İsveç'in en ünlü tenisçisi - Bjorn Borg
İsveç tenisinin Grand Slam kupaları açısından uzun bir kısır dönem yaşadığı bir sır değil.
İsveçliler, 1970'lerde, 1980'lerde ve bir dereceye kadar 1990'larda Amerika Birleşik Devletleri'nin egemenliğinin başlıca rakipleriydi. 1974'ten 1992'ye kadar olan yıllar boyunca, İsveçli erkekler, bu dönemde oynanan toplam 74 Grand Slam kupasından toplam 24'ü bir araya geldi. Bu, güçlü Amerikalıların kazandığından sadece bir sayı eksik.
Bu baskın büyü sırasında, 19 yılın 17'sinde en az bir kez İsveçli bir atlet kazanan olarak ortaya çıktı. İsveç ayrıca Davis Kupası'nı dört farklı durumda kazanmayı başardı.
Rod Laver'ın 1969'da Calendar Slam'i kazanması dışında, 1988'de dört Grand Slam şampiyonluğunun tamamı için birleşen İsveçliler, Açık Dönem'de tek bir ulusun bir takvim yılında Slam'leri domine ettiği diğer tek örnektir.

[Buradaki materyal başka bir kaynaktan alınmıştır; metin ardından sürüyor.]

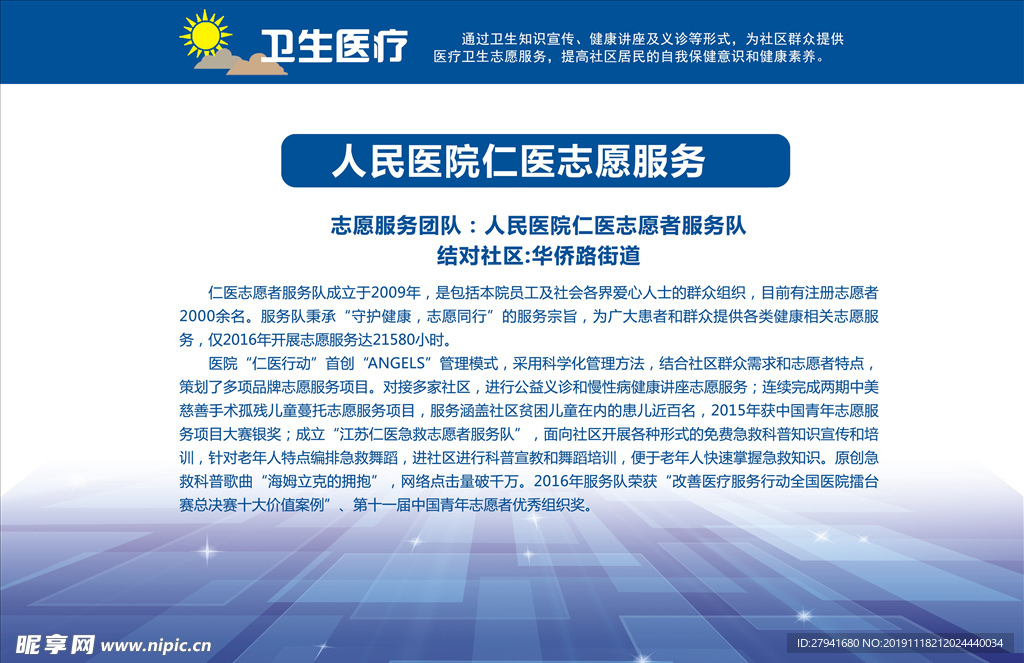 卫生医疗

通过卫生知识宣传、健康讲座及义诊等形式，为社区群众提供医疗卫生志愿服务，提高社区居民的自我保健意识和健康素养。

人民医院仁医志愿服务

志愿服务团队：人民医院仁医志愿者服务队
结对社区:华侨路街道

仁医志愿者服务队成立于2009年，是包括本院员工及社会各界爱心人士的群众组织，目前有注册志愿者2000余名。服务队秉承“守护健康，志愿同行”的服务宗旨，为广大患者和群众提供各类健康相关志愿服务，仅2016年开展志愿服务达21580小时。

医院“仁医行动”首创“ANGELS”管理模式，采用科学化管理方法，结合社区群众需求和志愿者特点，策划了多项品牌志愿服务项目。对接多家社区，进行公益义诊和慢性病健康讲座志愿服务；连续完成两期中美慈善手术孤残儿童蔓托志愿服务项目，服务涵盖社区贫困儿童在内的患儿近百名，2015年获中国青年志愿服务项目大赛银奖；成立“江苏仁医急救志愿者服务队”，面向社区开展各种形式的免费急救科普知识宣传和培训，针对老年人特点编排急救舞蹈，进社区进行科普宣教和舞蹈培训，便于老年人快速掌握急救知识。原创急救科普歌曲“海姆立克的拥抱”，网络点击量破千万。2016年服务队荣获“改善医疗服务行动全国医院擂台赛总决赛十大价值案例”、第十一届中国青年志愿者优秀组织奖。

昵享网 www.nipic.cn

ID:27941680 NO:20191118212024440034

Bu kadar uzun süre tenisi domine eden bir ülkenin son 16 yıldır Grand Slam tekler şampiyonu olmaması ve saymaya devam etmesi dikkate değer.
Burada, tüm zamanların en iyi 8 İsveçli tenisçisine bir göz atacağız:
#8 Robin Söderling
Robin Soderling 2011 Brisbane International 2011 Trophy'yi havada tutuyor
ATP'de ilk 10'a giren son İsveçli Robin Soderling'di.
Soderling, 2009'da Roland Garros'un toprak kortlarında zorlu Rafael Nadal'a karşı kazandığı olağanüstü galibiyetle sonsuza dek hatırlanacak. Bu maçtan önce, Nadal Fransa Açık'ta hiç kaybetmemişti ve çok az kişi Soderling'e büyük İspanyol karşısında şans verebilirdi. .
Ancak tenis efsanesi Martina Navratilova'nın 'tenis tarihindeki en büyük üzüntü' olarak nitelendirdiği maçta Soderling, maçı dört sette kazandı. Beş setlik bir maçta Nadal'ı toprakta yenen ilk oyuncuydu.
Soderling, 2010'da Fransa Açık'ta tekrar final yaptı, ancak bir önceki yılki kahramanlıklarını tekrarlayamadı ve zirve çatışmasında Nadal'a düştü.
Soderling'in 2010 yılında Paris ATP Masters 1000'deki galibiyeti, onun ilk ve tek ATP Masters unvanıydı. Bir mononükleoz hastalığı onu 2011'den itibaren spordan uzak tuttu ve sonunda emekli olmaya zorladı.